If you could reference the behavior out of the user guide, it would help.


Thanks,


SunSet

  • Hi Sunset,

    To clarify, you are talking about if I'm inside of ISR A, and interrupt B flag from another module gets set, what happens when ISR A ends before ISR B begins? And to confirm, you are not trying to do nested interrupts (enabling GIE inside of ISR so that ISR execution gets interrupted by other ISRs - that is not recommended).

    From how I am reading the user's guide, I would interpret it that no, there would not be any execution before the new ISR. The following is my interpretation of the user's guide, but I would like to confirm this with our designers to make sure I'm correctly interpreting the operation for this case (so here is my theory but I'll work to confirm):
    1. During ISR A, interrupt B flag is set
    2. ISR A user code completes
    3. Seeing user's guide section 2.2.3.2 Return from Interrupt, at ISR A completion, first the SR pops from the stack and the settings like CPUOFF, GIE are in effect. This means if you were in LPM before, you return to LPM. And because GIE is enabled, you will now start the acceptance process for Interrupt B which is set. PC is popped.
    4. Seeing user's guide section 2.2.3.1 Interrupt Acceptance, first any currently executing instruction is completed. In this case, it is the PC being popped from returning from interrupt A in step 3. Then the PC that was just popped is pushed back onto the stack, and the rest of Interrupt Acceptance continues per the user's guide.

    As I mentioned, this is my interpretation of the user's guide - no execution before the new ISR. But I will work to get a final confirmation here.

    Regards,
    Katie
  • Hello Katie,

    My interpretation would also as yours.
    It would be great if you could get the confirmation of it.

    I can confirm that also your assumption are correct, no nested interrupt are enabled.
    What happen between ISR A and ISR B, if IF for ISR B got enable while in ISR A?

    Thanks for the followup

    SunSet
  • I'm pretty sure one instruction is executed between the ISRs. I haven't found chapter and verse, but there is a hint in e.g. SLAU144J Sec 3.4.6.20 (EINT instruction): 

    NOTE: Enable interrupt
    The instruction following the enable interrupt instruction (EINT) is always executed, even if
    an interrupt service request is pending when the interrupts are enabled.

    In practice, this can be observed.
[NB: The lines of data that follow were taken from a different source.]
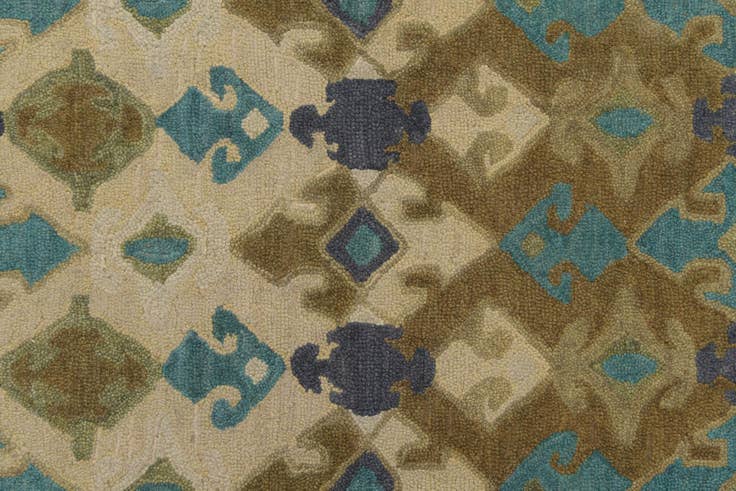 Detail image of 8' 1 x 10' Luna Rug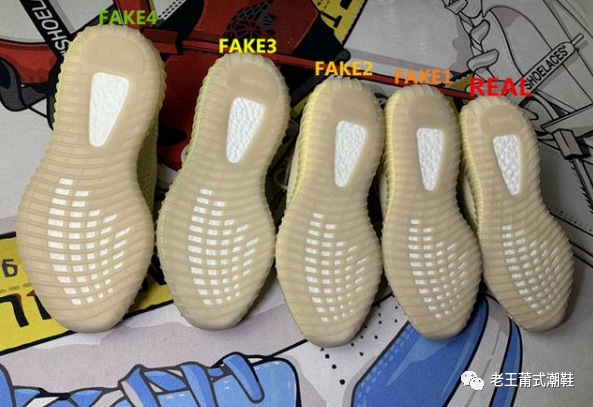 yeezy 350 亞洲限定最全真假對比測評!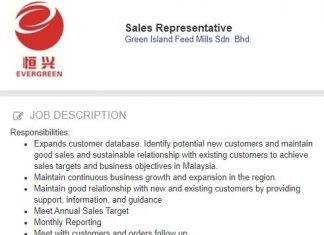 Sales Representative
When my, um, friend accidentally forgets to clear the interrupt source in an ISR, the program as a whole can be observed to execute, just really(!) slowly.
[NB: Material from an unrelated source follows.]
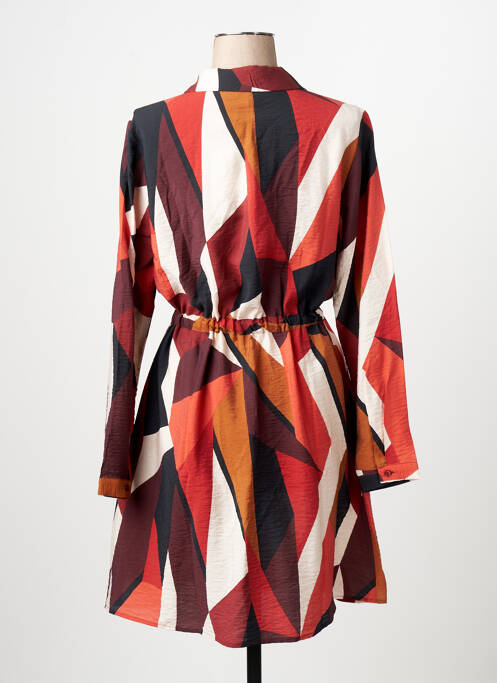 Robe longue marron VERO MODA femme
  • Never mind. When I got home I put together a little demonstration, and it .. doesn't work the way I said. I must have imagined the other incidents. ("It ain't what you don't know, it's what you know that ain't so.")
  • EINT and DINT have a delay because of the execution pipeline of the CPU. But when starting and returning from an interrupt handler, the pipeline must be flushed anyway, so it's logical that it can behave differently.

    It's possible that your friend was running a different CPU.

  • Hi all,

    I can confirm that no instruction should execute between the ISRs in this case.

    Regards,

    Katie

  • Thanks Katie for the confirmation and Bruce and Clemens for the other considerations.